INSTRUCTIONS FOR THE TASK:
Answer the following from the text on Sh2 sweet corn trials:
(a) Which yellow Sh2 variety ranked first in grower trials?
(b) How many 48 count boxes per acre did Fantastic produce?
(c) How many days does Xtra Tender 282 take to mature?

TEXT:
---
In tests at several grower and research center locations in South Carolina several SH2 varieties proved highly adaptable for production.
Richard Hassell, associate professor of horticulture at Clemson University, says these new varieties may take some extra management time, but can be very profitable to growers.
“We only looked at sh2 varieties because of the broader range of harvest options. Some people like the extra crunchiness and extra tenderness, which are positive traits of these varieties, but being able to harvest young ears and the over-mature ones is also a benefit,” Hassell says.
Among the yellow Sh2 varieties, Xtra Tender 1178 ranked first in grower trials. Mirai 130 performed well, but produced shorter ears and did not do well in the packing end of production.
Among the bicolor Sh2 varieties tested, Mirai 301, a 78-day maturing variety was the top sweet corn in one on-farm test and performed well across all tests. Fantastic produced 496 48 count boxes per acre, making it among the highest yielding varieties in the test.
Among the white Sh2 varieties tested, Xtra Tender 282 showed high quality and high yields, but is an 82-day maturing variety. “Like most of the varieties we tested, this one is acceptable, but there are so many good varieties out there that have the same production advantages, plus 8-10 day earlier maturity dates,” Hassell says.
---
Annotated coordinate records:

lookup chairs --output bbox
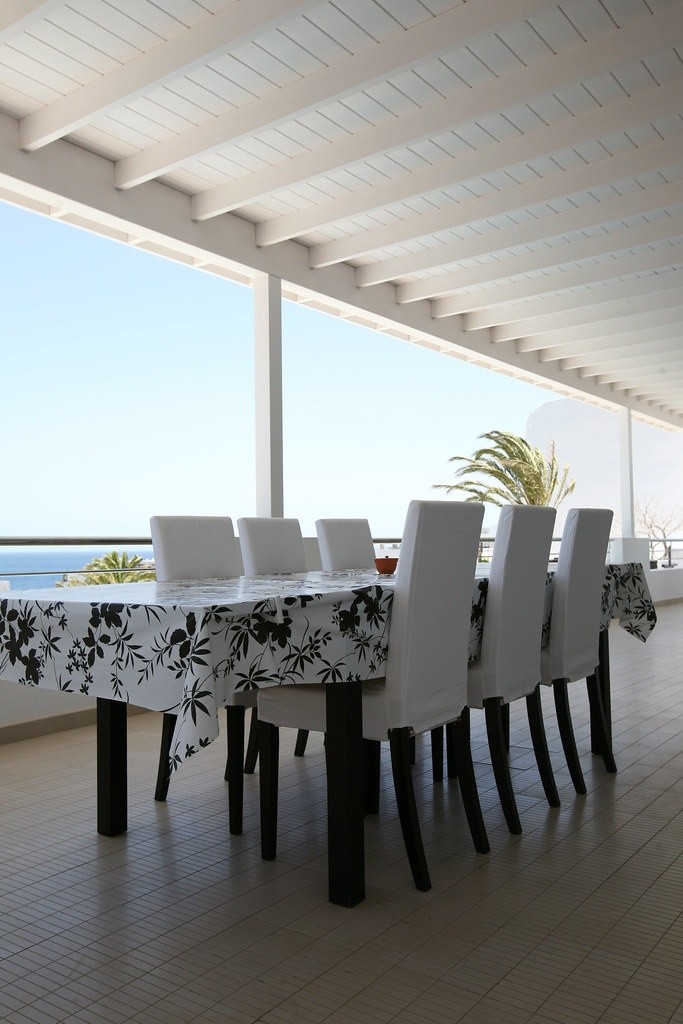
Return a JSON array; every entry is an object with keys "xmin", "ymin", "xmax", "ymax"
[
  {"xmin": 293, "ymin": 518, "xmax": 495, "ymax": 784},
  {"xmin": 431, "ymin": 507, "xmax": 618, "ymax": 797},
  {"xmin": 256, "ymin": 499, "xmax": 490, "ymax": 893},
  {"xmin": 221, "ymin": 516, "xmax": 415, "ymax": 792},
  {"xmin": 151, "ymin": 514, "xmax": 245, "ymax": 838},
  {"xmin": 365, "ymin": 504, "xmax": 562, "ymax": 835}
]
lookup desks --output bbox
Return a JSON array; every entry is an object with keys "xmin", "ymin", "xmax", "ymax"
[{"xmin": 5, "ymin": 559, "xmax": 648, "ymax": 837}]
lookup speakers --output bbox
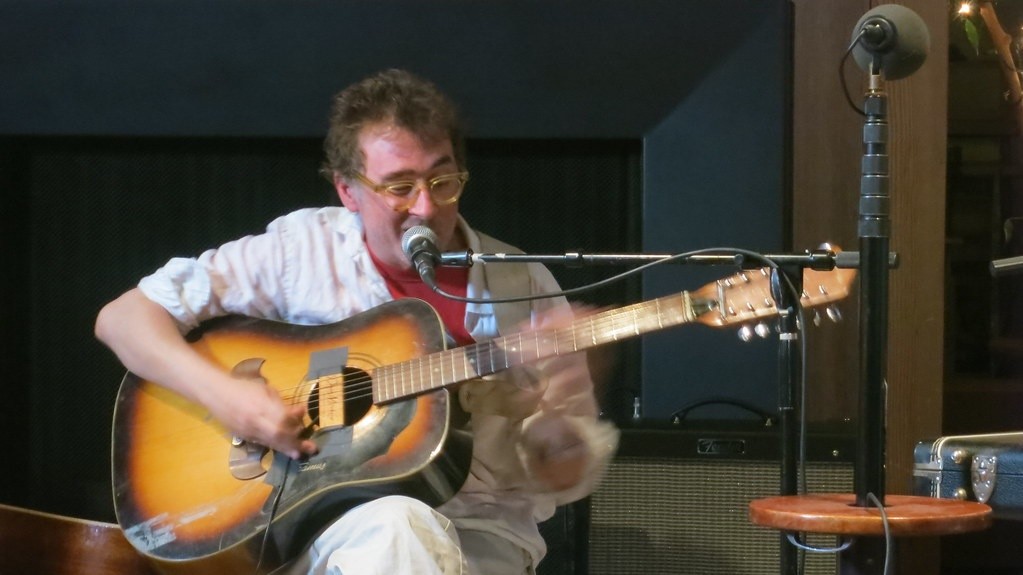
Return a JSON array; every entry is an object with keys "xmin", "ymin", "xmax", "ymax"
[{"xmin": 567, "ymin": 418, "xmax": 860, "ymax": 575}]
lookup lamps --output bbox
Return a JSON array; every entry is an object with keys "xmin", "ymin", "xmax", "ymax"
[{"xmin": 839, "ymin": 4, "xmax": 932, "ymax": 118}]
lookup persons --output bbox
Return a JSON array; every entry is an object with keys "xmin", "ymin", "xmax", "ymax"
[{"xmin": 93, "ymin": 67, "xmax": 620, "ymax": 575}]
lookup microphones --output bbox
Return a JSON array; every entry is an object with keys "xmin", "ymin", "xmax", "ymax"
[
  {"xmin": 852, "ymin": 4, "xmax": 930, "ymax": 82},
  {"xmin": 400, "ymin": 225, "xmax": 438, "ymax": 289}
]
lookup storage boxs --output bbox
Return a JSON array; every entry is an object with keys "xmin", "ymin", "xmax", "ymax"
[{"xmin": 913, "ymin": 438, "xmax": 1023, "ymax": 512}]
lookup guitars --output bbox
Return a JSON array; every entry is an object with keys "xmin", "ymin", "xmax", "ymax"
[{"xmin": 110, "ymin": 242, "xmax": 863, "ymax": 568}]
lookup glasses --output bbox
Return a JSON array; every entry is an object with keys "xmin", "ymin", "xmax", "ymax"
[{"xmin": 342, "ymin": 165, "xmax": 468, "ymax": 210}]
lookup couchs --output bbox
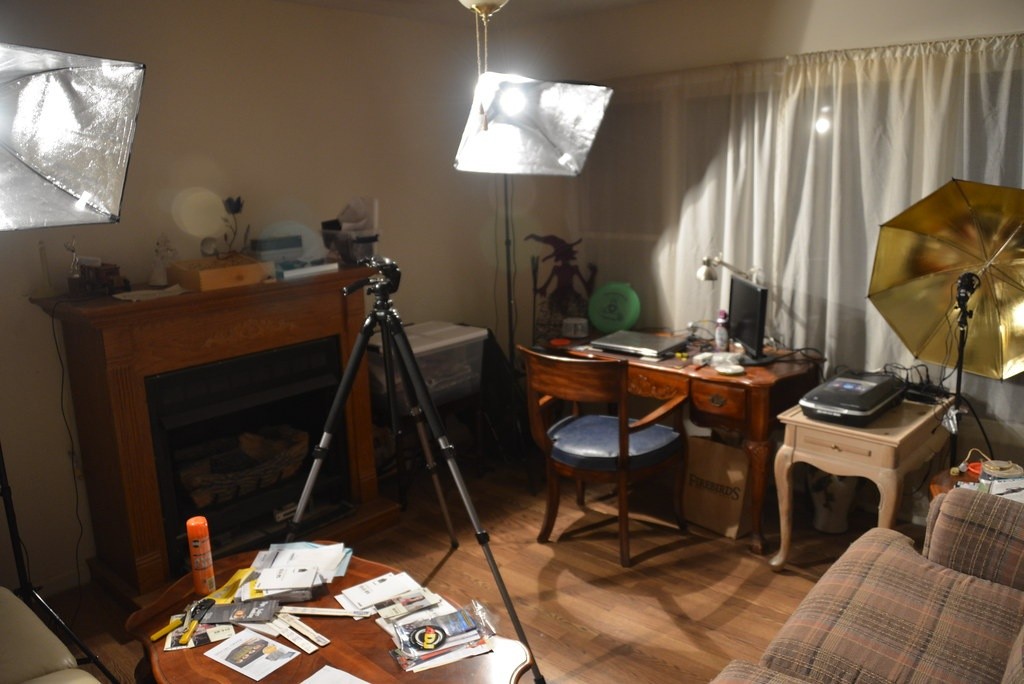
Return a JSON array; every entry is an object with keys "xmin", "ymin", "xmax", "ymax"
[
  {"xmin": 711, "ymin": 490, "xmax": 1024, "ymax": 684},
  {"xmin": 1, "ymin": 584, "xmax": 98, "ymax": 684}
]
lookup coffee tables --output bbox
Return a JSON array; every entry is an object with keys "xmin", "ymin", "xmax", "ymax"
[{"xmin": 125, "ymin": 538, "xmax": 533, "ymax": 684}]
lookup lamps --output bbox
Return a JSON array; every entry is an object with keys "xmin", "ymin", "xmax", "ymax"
---
CORRECT RESPONSE:
(a) Xtra Tender 1178
(b) 496
(c) 82 days